Document - China: Protester against forced abortion sent to prison camp



CHINE


Une opposante à l’avortement forcé

est envoyée dans un camp de travail



Index AI : ASA 17/052/2004

ÉFAI

Vendredi 8 octobre 2004


ARTICLE DESTINÉ AU SITE news.amnesty


Il y a quinze ans, Mao Henfeng a été forcée de se faire avorter alors qu’elle était enceinte de sept mois. Depuis cette date elle n’a cessé de dénoncer, inlassablement, ce qu’on lui a fait subir. Selon des informations émanant de Chine qui ont transpiré au début de cette semaine, la police l’a récemment envoyée dans un camp de travail, sans qu’elle n’ait jamais été défendue par un avocat ni présentée devant un juge. Elle aurait également été torturée et rouée de coups.


D’après l’organisation non gouvernementale (ONG) Human Rights in China, dont le siège se trouve à New York, lorsque Mao Hengfeng est tombée enceinte pour la deuxième fois elle a été licenciée de l’usine de savon de Shanghai où elle travaillait. C’était en 1988. Dans les villes, en Chine, une femme qui a plus d’un enfant enfreint la législation sur le planning familiale. Comme Mao Hengfeng refusait de se faire avorter, elle a été enfermée dans un hôpital psychiatrique où des injections médicamenteuses lui ont été administrées. Elle est néanmoins parvenue à poursuivre sa grossesse et a donné naissance à sa deuxième fille.


Invoquant le droit du travail de son pays, Mao Hengfeng a porté plainte contre son ancien employeur pour licenciement abusif. Durant cette procédure, elle a entamé une troisième grossesse. Alors qu’elle était enceinte de sept mois, il lui a été dit qu’elle retrouverait son emploi si elle se faisait avorter, et il a été mis fin à sa grossesse contre sa volonté. Le tribunal l’a néanmoins déboutée, au motif que l’usine était en droit de la licencier dès lors qu’elle avait violé la législation relative au planning familial.


Mao Hengfeng s’est élevée contre ce jugement, l’avortement forcé et le traitement que la police lui a fait subir depuis lors. Elle a été détenue plusieurs fois avec ses filles, toutes deux âgées de moins de dix-huit ans. En outre elle a été enfermée de force dans des centres de soins psychiatriques et soumise à des traitements de choc.

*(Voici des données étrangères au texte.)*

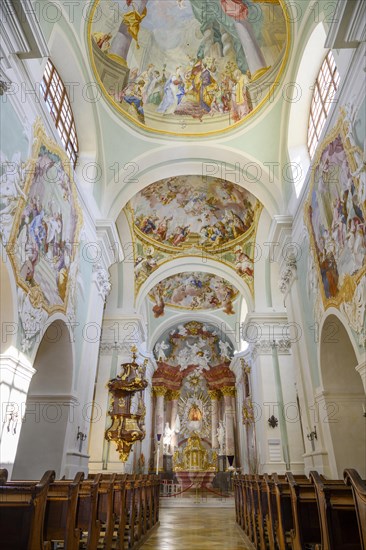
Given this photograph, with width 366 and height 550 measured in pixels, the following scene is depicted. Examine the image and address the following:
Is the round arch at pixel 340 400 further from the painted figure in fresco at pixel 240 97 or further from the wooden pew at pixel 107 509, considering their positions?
the painted figure in fresco at pixel 240 97

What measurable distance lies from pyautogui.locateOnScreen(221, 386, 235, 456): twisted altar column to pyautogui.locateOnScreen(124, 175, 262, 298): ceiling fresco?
877 centimetres

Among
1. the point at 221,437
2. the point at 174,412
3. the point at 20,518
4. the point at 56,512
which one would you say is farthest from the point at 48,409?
the point at 174,412

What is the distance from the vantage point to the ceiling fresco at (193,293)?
1886 cm

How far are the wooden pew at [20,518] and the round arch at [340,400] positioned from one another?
18.4 feet

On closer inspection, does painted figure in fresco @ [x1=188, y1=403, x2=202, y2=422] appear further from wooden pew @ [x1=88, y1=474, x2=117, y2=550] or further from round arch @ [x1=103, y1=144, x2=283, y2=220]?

Amnesty International vient d’apprendre que Mao Hengfeng a été envoyée sans inculpation ni jugement, en avril dernier, dans un camp pour dix-huit mois de «rééducation par le travail». L’organisation craint qu’elle ne soit de nouveau torturée et maltraitée.


Compte tenu du contrôle strict des informations qu’exercent les autorités chinoises, il est extrêmement difficile pour les organisations de défense des droits humains d’entreprendre des recherches indépendantes sur le thème des stérilisations et avortements forcés. Or, selon certaines informations, les orientations suivies en matière de planning familial en Chine ont donné lieu à des actes de torture et à d’autres formes de mauvais traitements. L’importance des quotas autorisés pour les naissances au niveau local est énorme ; ces quotas sont maintenus par un système sévère de pénalités et de récompenses. Les femmes enceintes sans autorisation risquent d’être condamnées à de lourdes amendes ou de perdre leur emploi. La pression est souvent très forte et si la femme n’obtempère pas il arrive que les représentants de la loi recourent à la violence.


Une autre affaire effroyable d’avortement forcé a été signalée en août de cette année. Une femme de vingt-neuf ans, Ma Weihua, inculpée d’infractions à la législation sur les stupéfiants, a été forcée d’avorter alors qu’elle était en garde à vue, afin que le juge puisse la condamner «légalement»à la peine capitale. En Chine, la loi interdit en effet de condamner à mort une femme enceinte. Aucune autre information sur le sort réservé à Ma Weihua n’est sortie du pays depuis le jugement, le 23 août. Amnesty International et d’autres ONG suivent cette affaire de près et s’inquiètent pour la vie de Ma Weihua.